● What needs to be done: Copy out the following data word for word, keeping every line unchanged.

Records of questions about scenes

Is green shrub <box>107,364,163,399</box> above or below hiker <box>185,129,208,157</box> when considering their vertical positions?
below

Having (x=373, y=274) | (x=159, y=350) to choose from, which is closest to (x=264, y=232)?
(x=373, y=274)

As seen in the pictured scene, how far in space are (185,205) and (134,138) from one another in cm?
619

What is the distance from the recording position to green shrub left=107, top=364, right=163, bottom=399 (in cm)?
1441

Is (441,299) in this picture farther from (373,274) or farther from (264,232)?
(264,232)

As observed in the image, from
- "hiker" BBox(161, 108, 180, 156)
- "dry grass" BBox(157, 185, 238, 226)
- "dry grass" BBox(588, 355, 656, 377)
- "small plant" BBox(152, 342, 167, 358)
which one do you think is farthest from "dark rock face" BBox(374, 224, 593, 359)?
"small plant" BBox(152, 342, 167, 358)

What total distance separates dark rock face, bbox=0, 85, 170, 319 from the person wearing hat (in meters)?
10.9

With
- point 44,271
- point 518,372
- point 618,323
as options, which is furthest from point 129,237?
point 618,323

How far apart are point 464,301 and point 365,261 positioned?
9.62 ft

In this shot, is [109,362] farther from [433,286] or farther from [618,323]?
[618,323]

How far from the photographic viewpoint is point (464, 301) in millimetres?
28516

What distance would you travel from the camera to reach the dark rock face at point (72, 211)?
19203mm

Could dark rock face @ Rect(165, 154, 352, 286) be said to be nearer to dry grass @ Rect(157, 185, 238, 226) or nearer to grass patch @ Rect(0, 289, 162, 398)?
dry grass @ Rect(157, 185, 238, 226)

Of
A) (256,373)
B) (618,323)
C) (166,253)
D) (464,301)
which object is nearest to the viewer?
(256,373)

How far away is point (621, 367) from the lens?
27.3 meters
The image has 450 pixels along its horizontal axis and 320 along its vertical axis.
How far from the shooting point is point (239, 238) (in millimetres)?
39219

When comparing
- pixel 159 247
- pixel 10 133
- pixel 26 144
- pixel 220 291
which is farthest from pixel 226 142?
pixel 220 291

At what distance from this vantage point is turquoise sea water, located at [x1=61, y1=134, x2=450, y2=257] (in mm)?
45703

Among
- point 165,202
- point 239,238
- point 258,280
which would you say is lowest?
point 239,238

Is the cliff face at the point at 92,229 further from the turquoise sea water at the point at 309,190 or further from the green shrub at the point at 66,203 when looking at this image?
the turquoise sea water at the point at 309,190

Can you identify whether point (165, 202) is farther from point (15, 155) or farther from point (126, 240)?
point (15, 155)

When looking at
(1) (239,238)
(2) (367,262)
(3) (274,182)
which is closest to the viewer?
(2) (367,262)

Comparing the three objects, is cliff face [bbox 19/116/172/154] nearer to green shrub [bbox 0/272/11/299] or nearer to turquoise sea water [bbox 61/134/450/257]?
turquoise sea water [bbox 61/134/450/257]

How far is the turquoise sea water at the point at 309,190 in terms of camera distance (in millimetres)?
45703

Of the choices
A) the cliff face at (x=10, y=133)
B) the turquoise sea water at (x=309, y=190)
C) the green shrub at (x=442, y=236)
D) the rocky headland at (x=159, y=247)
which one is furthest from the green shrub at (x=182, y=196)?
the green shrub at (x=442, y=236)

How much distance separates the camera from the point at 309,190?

● Exercise solution:
Is green shrub <box>107,364,163,399</box> above or below hiker <box>185,129,208,157</box> when considering their vertical positions?
below

Having (x=373, y=274) | (x=159, y=350) to choose from, which is closest to (x=264, y=232)?
(x=373, y=274)

As seen in the pictured scene, how far in space are (185,205) and (134,138) from one another in cm?
619

What is the distance from the recording position to green shrub left=107, top=364, right=163, bottom=399 (in cm)?
1441

Is (441,299) in this picture farther from (373,274) or farther from (264,232)?
(264,232)

As observed in the image, from
- "hiker" BBox(161, 108, 180, 156)
- "dry grass" BBox(157, 185, 238, 226)
- "dry grass" BBox(588, 355, 656, 377)
- "small plant" BBox(152, 342, 167, 358)
which one do you think is farthest from "dark rock face" BBox(374, 224, 593, 359)?
"small plant" BBox(152, 342, 167, 358)

What total distance separates dark rock face, bbox=0, 85, 170, 319 from the person wearing hat (in meters)?
10.9

With
- point 44,271
- point 518,372
- point 618,323
as options, which is furthest from point 129,237?
point 618,323

How far apart are point 464,301 and point 365,261 positioned?
9.62 ft

In this shot, is [109,362] farther from [433,286] or farther from [618,323]?
[618,323]

How far from the photographic viewpoint is point (464, 301) in millimetres?
28516

What distance would you travel from the camera to reach the dark rock face at point (72, 211)?
19203mm

Could dark rock face @ Rect(165, 154, 352, 286) be said to be nearer to dry grass @ Rect(157, 185, 238, 226) or nearer to grass patch @ Rect(0, 289, 162, 398)?
dry grass @ Rect(157, 185, 238, 226)

Of
A) (256,373)
B) (618,323)
C) (166,253)
D) (464,301)
which object is nearest to the viewer?
(256,373)

How far away is point (621, 367) from the lens?
27.3 meters
The image has 450 pixels along its horizontal axis and 320 along its vertical axis.
How far from the shooting point is point (239, 238) (in millimetres)?
39219

When comparing
- pixel 159 247
- pixel 10 133
- pixel 26 144
- pixel 220 291
which is farthest from pixel 226 142?
pixel 220 291

At what distance from this vantage point is turquoise sea water, located at [x1=61, y1=134, x2=450, y2=257] (in mm)?
45703

Among
- point 165,202
- point 239,238
- point 258,280
which would you say is lowest?
point 239,238

Is the cliff face at the point at 92,229 further from the turquoise sea water at the point at 309,190 or further from the green shrub at the point at 66,203 when looking at this image?
the turquoise sea water at the point at 309,190

Can you identify whether point (165, 202) is farther from point (15, 155) or farther from point (126, 240)?
point (15, 155)

When looking at
(1) (239,238)
(2) (367,262)
(3) (274,182)
which is closest to the viewer?
(2) (367,262)

Comparing the three objects, is cliff face [bbox 19/116/172/154] nearer to green shrub [bbox 0/272/11/299] or nearer to turquoise sea water [bbox 61/134/450/257]?
turquoise sea water [bbox 61/134/450/257]

How far is the turquoise sea water at the point at 309,190 in terms of camera distance (in millimetres)?
45703

Of the choices
A) the cliff face at (x=10, y=133)
B) the turquoise sea water at (x=309, y=190)
C) the green shrub at (x=442, y=236)
D) the rocky headland at (x=159, y=247)
which one is furthest from the green shrub at (x=182, y=196)?
the green shrub at (x=442, y=236)

How much distance separates the camera from the point at 309,190?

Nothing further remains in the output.